_Texte présenté_
# # #

Entretien avec Graciela Quintero Medina, militante colombienne, membre de la Mesa Hunzaua, un collectif qui regroupe une vingtaine d’associations locales à Bogota.

 

Comment est née votre vocation à aider les autres ?

Je voudrais d’abord parler de mes parents. Ma mère est Benita Isaura Medina, née à Mongua (Boyacá). Elle travaillait comme cuisinière. Mon père était José Quintero, né à Ocaña (Santander del Norte). Il était tailleur de pierre. Je dis cela parce que ce sont mes racines, j’ai hérité d’elles la vocation de service, ainsi que le goût du travail et de la solidarité. À la maison, il y avait toujours des garçons et des filles dont il fallait s’occuper, des amis à soutenir et à accueillir ; c’est pourquoi j’ai vu l’exemple dans la vie quotidienne de pratiques telles que les convites, les aides, les chaînes, les repas communautaires comme solution aux problèmes économiques et émotionnels.

Pendant plus de 30 ans nous avons loué le logement et ma mère a entendu parler d’une proposition de logement auto-construit. Nous avons ensuite déménagé à Ciudad Hunza où nous avons constaté que tout devait être fait. C’est là que l’aventure a commencé. Nous avons maintenant accompli 35 ans de travail communautaire. Pendant cette période, j’ai participé à la co-création d’organisations qui répondent aux besoins de la communauté.

 

Pouvez-vous nous en dire un peu plus sur ces organisations ?

Tout d’abord, la Corporation pour le développement communautaire Ciudad Hunza « Corpohunza » et son programme de maisons d’enfants, la Corporation Casa de la Cultura Ciudad Hunza, Huerta Comunitaria, Mesa de organizaciones Comunitarias Hunzahua, Red de Bibliotecas Comunitarias de Suba. Toutes ces organisations à Ciudad Hunza ont pour pratique de générer l’organisation, le leadership, le travail communautaire et la mise en réseau. Une organisation naît d’une autre et celles-ci appartiennent à leur tour à des réseaux de quartier nationaux et internationaux tels que le réseau « femmes du monde : un réseau pour l’autonomie des femmes » coordonné par « Quartiers du Monde ».

# # #

_Lignes fournies_
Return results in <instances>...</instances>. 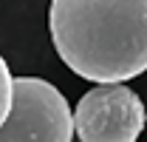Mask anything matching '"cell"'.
<instances>
[{
    "label": "cell",
    "instance_id": "1",
    "mask_svg": "<svg viewBox=\"0 0 147 142\" xmlns=\"http://www.w3.org/2000/svg\"><path fill=\"white\" fill-rule=\"evenodd\" d=\"M51 43L62 63L93 83L147 71V0H51Z\"/></svg>",
    "mask_w": 147,
    "mask_h": 142
},
{
    "label": "cell",
    "instance_id": "2",
    "mask_svg": "<svg viewBox=\"0 0 147 142\" xmlns=\"http://www.w3.org/2000/svg\"><path fill=\"white\" fill-rule=\"evenodd\" d=\"M74 114L57 85L40 77H14L11 108L0 125V142H71Z\"/></svg>",
    "mask_w": 147,
    "mask_h": 142
},
{
    "label": "cell",
    "instance_id": "3",
    "mask_svg": "<svg viewBox=\"0 0 147 142\" xmlns=\"http://www.w3.org/2000/svg\"><path fill=\"white\" fill-rule=\"evenodd\" d=\"M144 122V102L122 83H99L82 94L74 111V131L79 142H136Z\"/></svg>",
    "mask_w": 147,
    "mask_h": 142
},
{
    "label": "cell",
    "instance_id": "4",
    "mask_svg": "<svg viewBox=\"0 0 147 142\" xmlns=\"http://www.w3.org/2000/svg\"><path fill=\"white\" fill-rule=\"evenodd\" d=\"M11 83H14V77L9 71V63L0 54V125L9 117V108H11Z\"/></svg>",
    "mask_w": 147,
    "mask_h": 142
}]
</instances>
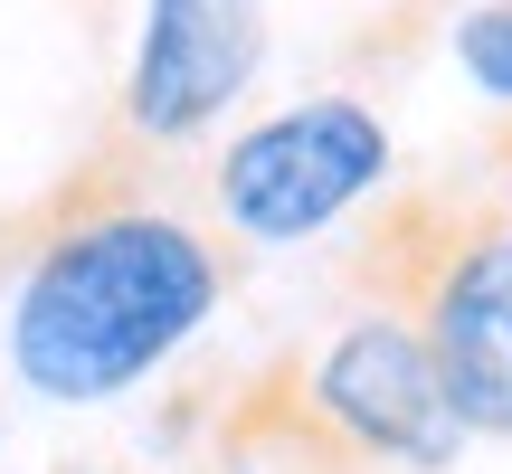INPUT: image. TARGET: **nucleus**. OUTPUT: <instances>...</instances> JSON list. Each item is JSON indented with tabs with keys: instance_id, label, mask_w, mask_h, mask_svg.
Listing matches in <instances>:
<instances>
[{
	"instance_id": "423d86ee",
	"label": "nucleus",
	"mask_w": 512,
	"mask_h": 474,
	"mask_svg": "<svg viewBox=\"0 0 512 474\" xmlns=\"http://www.w3.org/2000/svg\"><path fill=\"white\" fill-rule=\"evenodd\" d=\"M456 67L475 76L494 105H512V0H484V10L456 19Z\"/></svg>"
},
{
	"instance_id": "20e7f679",
	"label": "nucleus",
	"mask_w": 512,
	"mask_h": 474,
	"mask_svg": "<svg viewBox=\"0 0 512 474\" xmlns=\"http://www.w3.org/2000/svg\"><path fill=\"white\" fill-rule=\"evenodd\" d=\"M256 67H266V0H143L114 114L143 152H181L238 114Z\"/></svg>"
},
{
	"instance_id": "f03ea898",
	"label": "nucleus",
	"mask_w": 512,
	"mask_h": 474,
	"mask_svg": "<svg viewBox=\"0 0 512 474\" xmlns=\"http://www.w3.org/2000/svg\"><path fill=\"white\" fill-rule=\"evenodd\" d=\"M389 162H399L389 152V124L361 95H304V105L247 124L209 162V209L247 247H304V237L342 228L389 181Z\"/></svg>"
},
{
	"instance_id": "39448f33",
	"label": "nucleus",
	"mask_w": 512,
	"mask_h": 474,
	"mask_svg": "<svg viewBox=\"0 0 512 474\" xmlns=\"http://www.w3.org/2000/svg\"><path fill=\"white\" fill-rule=\"evenodd\" d=\"M408 313L465 437H512V228L484 219L408 275Z\"/></svg>"
},
{
	"instance_id": "f257e3e1",
	"label": "nucleus",
	"mask_w": 512,
	"mask_h": 474,
	"mask_svg": "<svg viewBox=\"0 0 512 474\" xmlns=\"http://www.w3.org/2000/svg\"><path fill=\"white\" fill-rule=\"evenodd\" d=\"M219 294H228L219 237L162 200L114 190V200H76L48 219L0 304V351L29 399L105 408L143 389L171 351L200 342Z\"/></svg>"
},
{
	"instance_id": "7ed1b4c3",
	"label": "nucleus",
	"mask_w": 512,
	"mask_h": 474,
	"mask_svg": "<svg viewBox=\"0 0 512 474\" xmlns=\"http://www.w3.org/2000/svg\"><path fill=\"white\" fill-rule=\"evenodd\" d=\"M294 399L323 427V446H342V456L399 465V474H446L465 456V418H456V399H446L408 313H351L304 361Z\"/></svg>"
}]
</instances>
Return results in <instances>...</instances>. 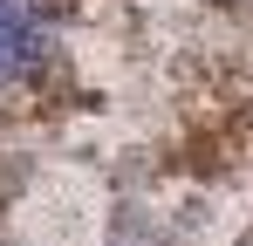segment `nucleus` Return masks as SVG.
Masks as SVG:
<instances>
[{
    "mask_svg": "<svg viewBox=\"0 0 253 246\" xmlns=\"http://www.w3.org/2000/svg\"><path fill=\"white\" fill-rule=\"evenodd\" d=\"M55 55V0H0V89H28Z\"/></svg>",
    "mask_w": 253,
    "mask_h": 246,
    "instance_id": "1",
    "label": "nucleus"
}]
</instances>
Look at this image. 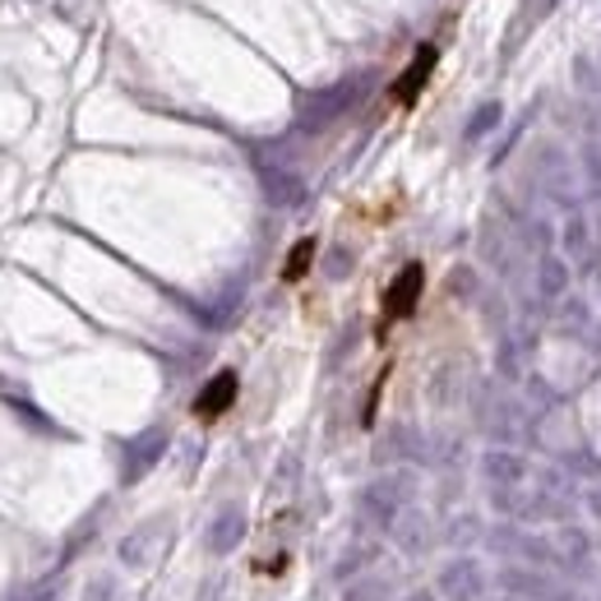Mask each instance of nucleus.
Wrapping results in <instances>:
<instances>
[{"instance_id":"4","label":"nucleus","mask_w":601,"mask_h":601,"mask_svg":"<svg viewBox=\"0 0 601 601\" xmlns=\"http://www.w3.org/2000/svg\"><path fill=\"white\" fill-rule=\"evenodd\" d=\"M431 70H435V47H416V56H412V65L403 70V79L393 84V98L398 102H416V93L426 88V79H431Z\"/></svg>"},{"instance_id":"1","label":"nucleus","mask_w":601,"mask_h":601,"mask_svg":"<svg viewBox=\"0 0 601 601\" xmlns=\"http://www.w3.org/2000/svg\"><path fill=\"white\" fill-rule=\"evenodd\" d=\"M439 597L444 601H486V569L477 560H454L439 574Z\"/></svg>"},{"instance_id":"8","label":"nucleus","mask_w":601,"mask_h":601,"mask_svg":"<svg viewBox=\"0 0 601 601\" xmlns=\"http://www.w3.org/2000/svg\"><path fill=\"white\" fill-rule=\"evenodd\" d=\"M84 601H121V583L111 574H98L93 583L84 588Z\"/></svg>"},{"instance_id":"5","label":"nucleus","mask_w":601,"mask_h":601,"mask_svg":"<svg viewBox=\"0 0 601 601\" xmlns=\"http://www.w3.org/2000/svg\"><path fill=\"white\" fill-rule=\"evenodd\" d=\"M504 588L509 592H527V597H542V601H569L560 592L555 578H546L542 569H504Z\"/></svg>"},{"instance_id":"3","label":"nucleus","mask_w":601,"mask_h":601,"mask_svg":"<svg viewBox=\"0 0 601 601\" xmlns=\"http://www.w3.org/2000/svg\"><path fill=\"white\" fill-rule=\"evenodd\" d=\"M232 398H236V370H218L213 380L199 389V398H194V412L204 416V421H213V416H222L232 408Z\"/></svg>"},{"instance_id":"2","label":"nucleus","mask_w":601,"mask_h":601,"mask_svg":"<svg viewBox=\"0 0 601 601\" xmlns=\"http://www.w3.org/2000/svg\"><path fill=\"white\" fill-rule=\"evenodd\" d=\"M421 287H426V274H421V264H408V269L389 282V292H385V320H389V324L412 315L416 301H421Z\"/></svg>"},{"instance_id":"6","label":"nucleus","mask_w":601,"mask_h":601,"mask_svg":"<svg viewBox=\"0 0 601 601\" xmlns=\"http://www.w3.org/2000/svg\"><path fill=\"white\" fill-rule=\"evenodd\" d=\"M241 537H246V514H241V509H222V514L213 519V527H209V550L227 555V550L241 546Z\"/></svg>"},{"instance_id":"10","label":"nucleus","mask_w":601,"mask_h":601,"mask_svg":"<svg viewBox=\"0 0 601 601\" xmlns=\"http://www.w3.org/2000/svg\"><path fill=\"white\" fill-rule=\"evenodd\" d=\"M403 601H435L431 592H412V597H403Z\"/></svg>"},{"instance_id":"9","label":"nucleus","mask_w":601,"mask_h":601,"mask_svg":"<svg viewBox=\"0 0 601 601\" xmlns=\"http://www.w3.org/2000/svg\"><path fill=\"white\" fill-rule=\"evenodd\" d=\"M565 555H569L574 565L583 560V555H588V537H583V532H565Z\"/></svg>"},{"instance_id":"11","label":"nucleus","mask_w":601,"mask_h":601,"mask_svg":"<svg viewBox=\"0 0 601 601\" xmlns=\"http://www.w3.org/2000/svg\"><path fill=\"white\" fill-rule=\"evenodd\" d=\"M597 601H601V592H597Z\"/></svg>"},{"instance_id":"7","label":"nucleus","mask_w":601,"mask_h":601,"mask_svg":"<svg viewBox=\"0 0 601 601\" xmlns=\"http://www.w3.org/2000/svg\"><path fill=\"white\" fill-rule=\"evenodd\" d=\"M310 259H315V241H297V246H292V255H287V264H282V278H287V282L305 278Z\"/></svg>"}]
</instances>
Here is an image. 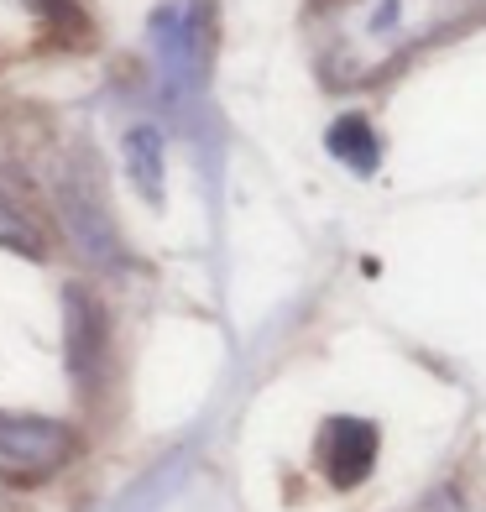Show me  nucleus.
<instances>
[{
  "label": "nucleus",
  "mask_w": 486,
  "mask_h": 512,
  "mask_svg": "<svg viewBox=\"0 0 486 512\" xmlns=\"http://www.w3.org/2000/svg\"><path fill=\"white\" fill-rule=\"evenodd\" d=\"M377 465V424L366 418H330L319 429V471L330 476V486H356L372 476Z\"/></svg>",
  "instance_id": "2"
},
{
  "label": "nucleus",
  "mask_w": 486,
  "mask_h": 512,
  "mask_svg": "<svg viewBox=\"0 0 486 512\" xmlns=\"http://www.w3.org/2000/svg\"><path fill=\"white\" fill-rule=\"evenodd\" d=\"M131 173L142 183V194H157V136L152 131L131 136Z\"/></svg>",
  "instance_id": "6"
},
{
  "label": "nucleus",
  "mask_w": 486,
  "mask_h": 512,
  "mask_svg": "<svg viewBox=\"0 0 486 512\" xmlns=\"http://www.w3.org/2000/svg\"><path fill=\"white\" fill-rule=\"evenodd\" d=\"M63 314H68V330H63V345H68V371H74L79 392H95L100 387V371H105V314L89 293H63Z\"/></svg>",
  "instance_id": "3"
},
{
  "label": "nucleus",
  "mask_w": 486,
  "mask_h": 512,
  "mask_svg": "<svg viewBox=\"0 0 486 512\" xmlns=\"http://www.w3.org/2000/svg\"><path fill=\"white\" fill-rule=\"evenodd\" d=\"M74 460V429L53 418H11L0 413V476L6 481H42Z\"/></svg>",
  "instance_id": "1"
},
{
  "label": "nucleus",
  "mask_w": 486,
  "mask_h": 512,
  "mask_svg": "<svg viewBox=\"0 0 486 512\" xmlns=\"http://www.w3.org/2000/svg\"><path fill=\"white\" fill-rule=\"evenodd\" d=\"M0 246L32 256V262H37V256H48V230H42L11 194H0Z\"/></svg>",
  "instance_id": "4"
},
{
  "label": "nucleus",
  "mask_w": 486,
  "mask_h": 512,
  "mask_svg": "<svg viewBox=\"0 0 486 512\" xmlns=\"http://www.w3.org/2000/svg\"><path fill=\"white\" fill-rule=\"evenodd\" d=\"M42 16H68V0H32Z\"/></svg>",
  "instance_id": "7"
},
{
  "label": "nucleus",
  "mask_w": 486,
  "mask_h": 512,
  "mask_svg": "<svg viewBox=\"0 0 486 512\" xmlns=\"http://www.w3.org/2000/svg\"><path fill=\"white\" fill-rule=\"evenodd\" d=\"M330 147L351 162V168H361V173L377 162V142H372V131H366L361 121H340V131L330 136Z\"/></svg>",
  "instance_id": "5"
}]
</instances>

# # #

_Consigne_
Reproduisez sans rien changer le passage de l'entretien qui commence aux mots « Pendant plus de » et s'arrête après les mots « de la communauté. ».

_Corrigé_
Pendant plus de 30 ans nous avons loué le logement et ma mère a entendu parler d’une proposition de logement auto-construit. Nous avons ensuite déménagé à Ciudad Hunza où nous avons constaté que tout devait être fait. C’est là que l’aventure a commencé. Nous avons maintenant accompli 35 ans de travail communautaire. Pendant cette période, j’ai participé à la co-création d’organisations qui répondent aux besoins de la communauté.